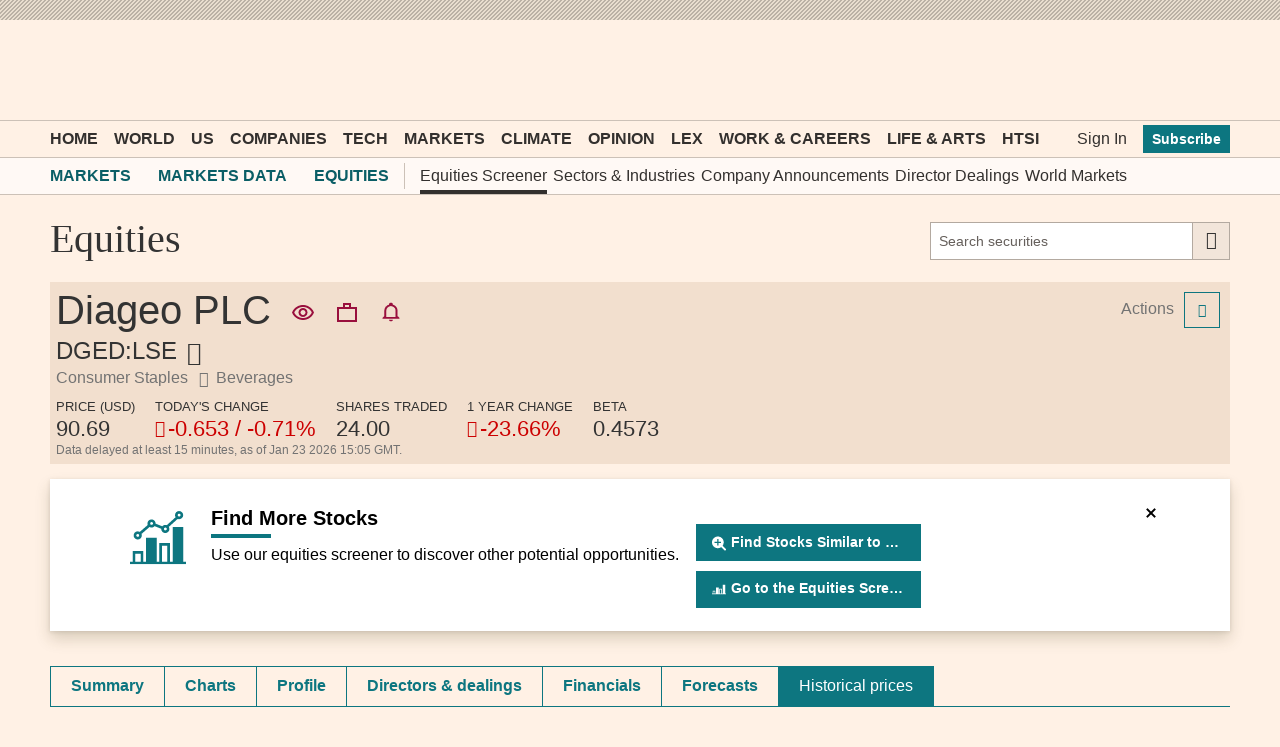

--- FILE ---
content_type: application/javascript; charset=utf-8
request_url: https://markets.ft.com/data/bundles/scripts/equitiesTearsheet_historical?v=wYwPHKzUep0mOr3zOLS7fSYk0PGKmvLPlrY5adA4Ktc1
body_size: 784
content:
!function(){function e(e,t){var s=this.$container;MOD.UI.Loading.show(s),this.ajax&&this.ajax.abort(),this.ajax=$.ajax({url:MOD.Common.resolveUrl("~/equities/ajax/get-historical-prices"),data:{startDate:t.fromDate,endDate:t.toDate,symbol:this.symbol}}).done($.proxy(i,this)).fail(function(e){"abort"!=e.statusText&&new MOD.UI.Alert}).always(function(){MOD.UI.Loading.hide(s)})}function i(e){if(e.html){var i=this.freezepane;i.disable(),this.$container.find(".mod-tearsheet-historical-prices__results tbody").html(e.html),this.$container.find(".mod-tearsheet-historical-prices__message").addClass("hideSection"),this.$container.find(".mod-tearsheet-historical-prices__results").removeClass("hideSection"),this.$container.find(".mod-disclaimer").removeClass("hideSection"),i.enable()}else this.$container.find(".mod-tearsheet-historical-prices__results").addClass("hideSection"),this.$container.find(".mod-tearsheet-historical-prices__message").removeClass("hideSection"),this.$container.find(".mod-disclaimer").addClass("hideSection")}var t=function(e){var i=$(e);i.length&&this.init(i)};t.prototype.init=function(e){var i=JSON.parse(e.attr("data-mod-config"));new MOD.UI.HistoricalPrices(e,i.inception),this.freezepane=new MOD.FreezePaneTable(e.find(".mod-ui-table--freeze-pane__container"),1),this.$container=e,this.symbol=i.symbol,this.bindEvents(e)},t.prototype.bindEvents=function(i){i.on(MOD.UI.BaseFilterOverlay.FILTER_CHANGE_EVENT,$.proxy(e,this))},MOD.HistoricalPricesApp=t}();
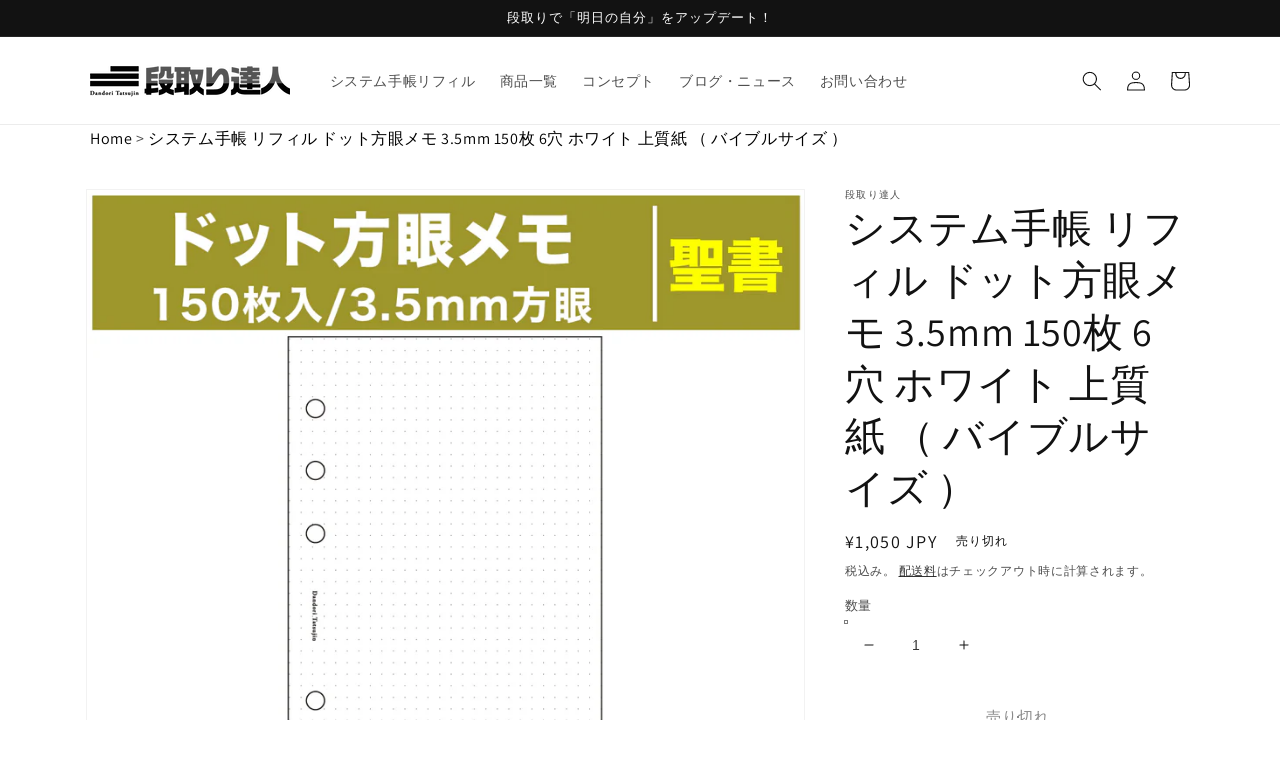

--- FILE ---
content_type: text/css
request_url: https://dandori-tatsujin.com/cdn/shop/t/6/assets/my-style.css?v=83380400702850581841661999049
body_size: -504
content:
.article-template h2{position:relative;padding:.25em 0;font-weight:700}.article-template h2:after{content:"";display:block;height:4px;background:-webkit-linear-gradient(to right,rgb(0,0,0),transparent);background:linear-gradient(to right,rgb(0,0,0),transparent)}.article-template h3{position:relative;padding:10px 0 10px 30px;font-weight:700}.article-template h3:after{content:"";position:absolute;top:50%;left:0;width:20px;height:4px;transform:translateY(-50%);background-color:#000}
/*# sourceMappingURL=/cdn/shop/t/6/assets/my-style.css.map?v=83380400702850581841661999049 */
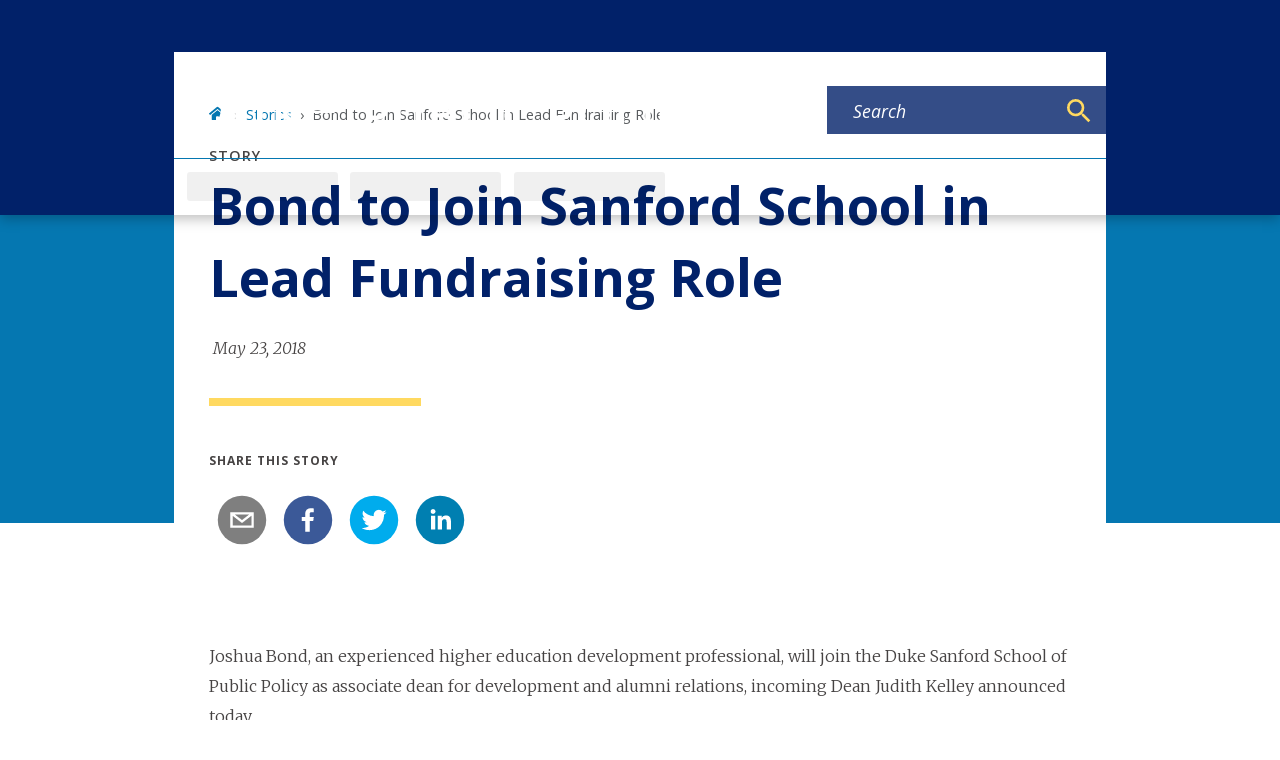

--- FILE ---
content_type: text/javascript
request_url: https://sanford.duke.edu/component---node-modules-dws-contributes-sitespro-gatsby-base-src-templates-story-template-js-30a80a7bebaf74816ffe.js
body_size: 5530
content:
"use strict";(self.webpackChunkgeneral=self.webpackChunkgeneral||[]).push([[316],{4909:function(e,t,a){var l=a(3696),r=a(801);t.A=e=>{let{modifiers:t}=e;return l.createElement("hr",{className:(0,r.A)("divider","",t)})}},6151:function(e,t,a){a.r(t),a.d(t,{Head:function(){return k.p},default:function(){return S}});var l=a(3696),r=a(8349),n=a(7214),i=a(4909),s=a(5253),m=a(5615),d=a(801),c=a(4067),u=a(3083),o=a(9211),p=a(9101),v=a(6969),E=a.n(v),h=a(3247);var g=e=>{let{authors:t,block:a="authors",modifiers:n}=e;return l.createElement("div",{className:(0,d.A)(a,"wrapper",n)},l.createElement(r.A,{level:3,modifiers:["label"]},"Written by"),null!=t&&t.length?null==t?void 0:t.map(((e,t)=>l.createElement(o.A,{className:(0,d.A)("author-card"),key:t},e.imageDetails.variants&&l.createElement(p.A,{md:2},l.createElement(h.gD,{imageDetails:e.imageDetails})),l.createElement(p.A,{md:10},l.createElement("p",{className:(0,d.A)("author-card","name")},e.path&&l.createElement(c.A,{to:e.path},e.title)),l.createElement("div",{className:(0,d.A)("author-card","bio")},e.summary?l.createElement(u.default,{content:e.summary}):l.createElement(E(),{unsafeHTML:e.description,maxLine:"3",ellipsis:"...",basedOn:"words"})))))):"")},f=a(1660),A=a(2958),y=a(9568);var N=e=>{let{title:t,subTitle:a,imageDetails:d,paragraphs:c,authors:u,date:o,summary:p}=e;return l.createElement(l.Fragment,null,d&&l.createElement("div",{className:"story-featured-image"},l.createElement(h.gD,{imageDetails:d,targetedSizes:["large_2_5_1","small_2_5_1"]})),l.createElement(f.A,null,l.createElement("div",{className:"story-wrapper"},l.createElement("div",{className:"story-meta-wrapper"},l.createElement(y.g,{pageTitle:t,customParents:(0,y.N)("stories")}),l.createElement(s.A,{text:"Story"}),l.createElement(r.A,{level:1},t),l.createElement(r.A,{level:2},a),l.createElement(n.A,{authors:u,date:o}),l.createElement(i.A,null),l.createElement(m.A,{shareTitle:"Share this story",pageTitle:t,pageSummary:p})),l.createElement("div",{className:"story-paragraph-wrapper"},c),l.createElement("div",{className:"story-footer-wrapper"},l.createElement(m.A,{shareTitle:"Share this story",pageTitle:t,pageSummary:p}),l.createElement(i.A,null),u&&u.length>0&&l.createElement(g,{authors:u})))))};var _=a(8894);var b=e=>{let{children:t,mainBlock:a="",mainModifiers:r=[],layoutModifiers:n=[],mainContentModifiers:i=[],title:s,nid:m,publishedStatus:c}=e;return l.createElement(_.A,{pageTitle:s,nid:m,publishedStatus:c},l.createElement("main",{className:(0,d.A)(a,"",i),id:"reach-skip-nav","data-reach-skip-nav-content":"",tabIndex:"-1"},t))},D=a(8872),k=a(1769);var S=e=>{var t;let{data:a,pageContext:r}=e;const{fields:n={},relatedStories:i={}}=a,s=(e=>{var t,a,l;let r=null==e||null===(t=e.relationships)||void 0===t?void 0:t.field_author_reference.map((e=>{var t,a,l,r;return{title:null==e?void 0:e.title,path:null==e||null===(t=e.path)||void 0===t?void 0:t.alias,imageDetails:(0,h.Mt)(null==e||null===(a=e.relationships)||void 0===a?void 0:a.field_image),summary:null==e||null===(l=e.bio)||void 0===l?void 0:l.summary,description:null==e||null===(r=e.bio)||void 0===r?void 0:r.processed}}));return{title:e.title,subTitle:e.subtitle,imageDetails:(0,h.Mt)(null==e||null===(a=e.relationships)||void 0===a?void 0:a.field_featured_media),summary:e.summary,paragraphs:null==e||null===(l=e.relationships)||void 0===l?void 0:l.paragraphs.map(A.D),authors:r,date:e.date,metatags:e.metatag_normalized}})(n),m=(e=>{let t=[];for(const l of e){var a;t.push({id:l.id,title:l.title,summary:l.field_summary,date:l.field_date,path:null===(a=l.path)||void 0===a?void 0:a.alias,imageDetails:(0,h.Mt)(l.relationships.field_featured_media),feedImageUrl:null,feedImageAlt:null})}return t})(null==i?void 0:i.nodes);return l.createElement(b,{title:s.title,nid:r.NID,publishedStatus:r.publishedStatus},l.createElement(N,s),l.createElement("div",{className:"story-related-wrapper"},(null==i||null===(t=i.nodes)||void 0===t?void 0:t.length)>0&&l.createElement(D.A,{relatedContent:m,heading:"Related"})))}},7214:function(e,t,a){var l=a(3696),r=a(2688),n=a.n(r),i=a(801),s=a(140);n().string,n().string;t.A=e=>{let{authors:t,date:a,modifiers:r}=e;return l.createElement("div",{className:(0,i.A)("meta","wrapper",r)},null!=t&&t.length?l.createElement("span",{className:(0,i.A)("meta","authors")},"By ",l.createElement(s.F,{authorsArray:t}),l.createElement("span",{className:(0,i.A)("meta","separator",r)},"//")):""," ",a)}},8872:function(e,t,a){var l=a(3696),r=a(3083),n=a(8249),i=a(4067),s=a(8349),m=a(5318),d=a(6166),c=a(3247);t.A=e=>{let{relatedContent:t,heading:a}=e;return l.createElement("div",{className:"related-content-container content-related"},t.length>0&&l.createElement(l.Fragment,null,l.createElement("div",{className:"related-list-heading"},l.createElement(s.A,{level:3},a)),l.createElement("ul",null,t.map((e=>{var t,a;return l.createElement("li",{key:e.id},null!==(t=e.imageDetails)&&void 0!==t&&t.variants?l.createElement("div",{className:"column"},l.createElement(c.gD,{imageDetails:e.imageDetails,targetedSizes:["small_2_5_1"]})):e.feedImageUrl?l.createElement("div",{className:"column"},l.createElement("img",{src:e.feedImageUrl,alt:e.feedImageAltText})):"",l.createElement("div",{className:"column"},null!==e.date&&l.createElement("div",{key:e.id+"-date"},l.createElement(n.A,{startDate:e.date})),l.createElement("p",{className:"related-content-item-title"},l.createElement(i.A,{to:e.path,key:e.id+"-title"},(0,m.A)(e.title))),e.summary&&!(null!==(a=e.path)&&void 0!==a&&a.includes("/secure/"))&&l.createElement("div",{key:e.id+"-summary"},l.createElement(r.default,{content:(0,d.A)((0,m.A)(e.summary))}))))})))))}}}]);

====================

**Task details**
Please return a copy of each line in the entries that has the string "shop".

**Solution to this exercise**
request_url: https://dandori-tatsujin.com/cdn/shop/t/6/assets/my-style.css?v=83380400702850581841661999049
/*# sourceMappingURL=/cdn/shop/t/6/assets/my-style.css.map?v=83380400702850581841661999049 */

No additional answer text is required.